Der BGH stellt fest, dass nichts anderes gelte, auch wenn die Parteien ohne weitere Erläuterungen hinsichtlich der Schalldämmung auf die DIN  4109 vertraglich Bezug nehmen. Er erläutert, dass eine Bezugnahme auf die DIN 4109 schon deshalb nicht den Schluss zulasse, mit dieser einfachen Inbezugnahme seien lediglich die Mindestanforderungen der DIN 4109 vereinbart, weil diese Werte i. d. R. keine anerkannten Regeln der Technik für die Herstellung des Schallschutzes in Wohnungen darstellen, die üblichen Qualitäts- und Komfortstandards genügen. Sie stellten nur insoweit Regeln der Technik dar, als es um die Abschirmung von unzumutbaren Belästigungen geht. Den Hinweis auf die DIN 4109 müsse der Erwerber nicht dahin verstehen, der Unternehmer wolle von den Regeln der Technik abweichen. Vielmehr sei der Verweis auf die DIN 4109 redlicherweise nur dahin zu verstehen, dass ein an diesem Normwerk entsprechender Schallschutz versprochen wird, soweit die DIN 4109 anerkannte Regel der Technik ist.

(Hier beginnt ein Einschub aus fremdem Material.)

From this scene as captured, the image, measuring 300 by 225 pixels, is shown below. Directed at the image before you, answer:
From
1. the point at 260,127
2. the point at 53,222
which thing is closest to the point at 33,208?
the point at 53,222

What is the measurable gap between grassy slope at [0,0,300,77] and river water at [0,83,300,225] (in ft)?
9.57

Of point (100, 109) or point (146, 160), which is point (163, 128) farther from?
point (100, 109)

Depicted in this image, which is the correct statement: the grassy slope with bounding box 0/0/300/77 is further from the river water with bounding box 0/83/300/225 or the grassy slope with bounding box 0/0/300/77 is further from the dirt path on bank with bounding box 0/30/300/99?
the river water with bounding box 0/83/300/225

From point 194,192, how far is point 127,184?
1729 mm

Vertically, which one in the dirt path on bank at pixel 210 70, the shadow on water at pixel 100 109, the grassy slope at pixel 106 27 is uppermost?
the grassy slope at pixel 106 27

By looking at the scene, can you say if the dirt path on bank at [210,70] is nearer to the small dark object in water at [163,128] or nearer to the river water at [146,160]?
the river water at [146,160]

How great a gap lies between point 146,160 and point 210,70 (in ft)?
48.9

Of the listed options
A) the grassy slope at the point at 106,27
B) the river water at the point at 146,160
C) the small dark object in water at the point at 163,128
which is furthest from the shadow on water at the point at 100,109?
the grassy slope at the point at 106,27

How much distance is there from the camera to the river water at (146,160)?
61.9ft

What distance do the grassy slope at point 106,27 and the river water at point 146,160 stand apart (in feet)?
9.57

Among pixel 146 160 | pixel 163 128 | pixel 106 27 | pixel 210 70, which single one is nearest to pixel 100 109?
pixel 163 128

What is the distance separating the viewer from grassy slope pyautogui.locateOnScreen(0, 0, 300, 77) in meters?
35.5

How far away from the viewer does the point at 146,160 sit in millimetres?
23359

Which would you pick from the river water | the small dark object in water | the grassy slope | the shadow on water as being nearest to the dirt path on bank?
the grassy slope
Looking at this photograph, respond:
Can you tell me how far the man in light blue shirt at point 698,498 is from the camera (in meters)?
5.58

Wolle der Unternehmer aber von den anerkannten Regeln der Technik abweichen, dürfe der Erwerber über den Hinweis auf die DIN 4109 hinaus eine entsprechende Aufklärung erwarten, die ihm mit aller Klarheit verdeutliche, dass die in der DIN 4109 niedergelegten Mindestanforderungen nicht mehr den anerkannten Regeln der Technik entsprechen, der Erwerber also einen Schallschutz erhalte, der deutlich unter den Anforderungen liege, die er für seine Wohnung erwarten dürfe.

Fazit:

Insbesondere Bauträgern sei angeraten, sich hinsichtlich des Schallschutzes an den anerkannten Regeln der Technik auszurichten. Der bloße Verweis auf die Schallschutzwerte nach DIN 4109 – selbst wenn im Vertrag erfolgt – entbindet jedenfalls nicht zwingend von der Verpflichtung, erhöhten Schallschutz einzuhalten. Bei einem „üblichen Komfortstandard“ wird sich der Unternehmer an den Schutzwerten der VDI-Richtlinie 4100 zu orientieren haben, ansonsten droht die Gefahr einer ausgesprochen kostspieligen gewährleistungsrechtlichen Inanspruchnahme.